A bill to allow peregrine falcons to be used for falconry in California was signed into law by Governor Newsom on Thursday.
Senate Bill 945, authored by Senator John Laird (D-Santa Cruz), will exempt the capture, possession, or training of an American peregrine falcon in the practice of falconry from the prohibitions against it currently under law. It will also prohibit regulations from being adopted for the possession, training, capture, importation, exportation, or intrastate transfer of American peregrine falcons used in the practice of falconry.

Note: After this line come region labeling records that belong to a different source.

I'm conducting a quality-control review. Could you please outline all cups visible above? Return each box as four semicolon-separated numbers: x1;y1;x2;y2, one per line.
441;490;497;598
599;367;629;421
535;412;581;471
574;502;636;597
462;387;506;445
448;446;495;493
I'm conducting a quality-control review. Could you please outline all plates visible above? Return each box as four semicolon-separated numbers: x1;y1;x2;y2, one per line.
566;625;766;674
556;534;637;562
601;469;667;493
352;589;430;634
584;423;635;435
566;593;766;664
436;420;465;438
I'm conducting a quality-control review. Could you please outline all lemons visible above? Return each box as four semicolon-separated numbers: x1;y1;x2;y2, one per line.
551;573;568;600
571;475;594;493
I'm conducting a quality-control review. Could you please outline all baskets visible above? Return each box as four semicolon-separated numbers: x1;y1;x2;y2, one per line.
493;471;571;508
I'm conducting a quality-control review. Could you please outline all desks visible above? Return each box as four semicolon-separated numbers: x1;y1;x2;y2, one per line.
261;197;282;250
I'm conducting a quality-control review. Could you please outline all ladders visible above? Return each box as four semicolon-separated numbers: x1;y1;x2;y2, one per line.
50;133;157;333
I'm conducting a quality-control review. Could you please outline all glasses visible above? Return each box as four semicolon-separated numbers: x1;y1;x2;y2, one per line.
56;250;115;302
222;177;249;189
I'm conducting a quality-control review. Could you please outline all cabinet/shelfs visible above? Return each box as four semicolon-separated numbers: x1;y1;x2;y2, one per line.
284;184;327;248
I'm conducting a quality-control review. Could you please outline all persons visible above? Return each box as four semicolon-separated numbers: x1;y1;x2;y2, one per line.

Supporters for the bill noted that, while the falcon, which is the fastest bird in the world, had previously been on the endangered species list starting in 1970, populations improved so much in California that it was taken off the list in 2009. Since then, many issues halted because of the peregrine falcons protected status, from new developments nearby the birds habitat to changing skyscraper regulations in cities where they perch, have been renewed. Amongst them has been allowing them to be used for the sport of falconry.
While there were efforts in the 2010s, the 2020s saw the greatest resurgence in trying to get them to be allowed for falconry. In February, SB 945 was introduced and quickly built up support, with no lawmakers coming out in opposition and only environmental groups speaking out. Last month, the bill passed 75-0 in the Assembly and 39-0 in the Senate, leading the way for it to be signed into law by Governor Newsom on Thursday.
“After a long and arduous process, It is with great pleasure that we announce that Governor Newsom signed our Senate Bill “SB 945” (Laird) this afternoon,” noted the California Hawking Club on Friday. “SB 945 (Laird). SB 945 will exempt the capture, possession, and training of an American peregrine falcon in the practice of falconry from the prohibitions in the fully protected bird statute. SB 945 embraces the history of this impressive bird and their amazing recovery by proposing to restore the use of peregrine falcons in the art and sport of falconry.”
While the passage was cheered by many, some environmental groups said that that the falconry bill, which doesn’t affect the vast majority of Californians, may have overarching impacts.
“Many who have been wanting to chip away at environmental laws in this state have been looking for bills like this to set precedent,” explained Daniel Groom, an environmental legislation consultant, to the Globe on Friday. “SB 945 takes away protections from birds that used to be endangered. This is in place now. New bills may now use this and go a step farther and remove protections from a bird in an area where they are hoping to build. A lot of wind farms and housing developments have been in limbo because of laws like this. Now thee is this law that inches closer to precedent.”
“We’ve seen this happen before in Oregon and New York, and Iowa. One protection no one noticed was taken away, and within 5 years you have several bills removing more protections for bird species, as well as others. This may not seem like an important bill. Like falconry, few people do it. But it has much broader implications than you realize.”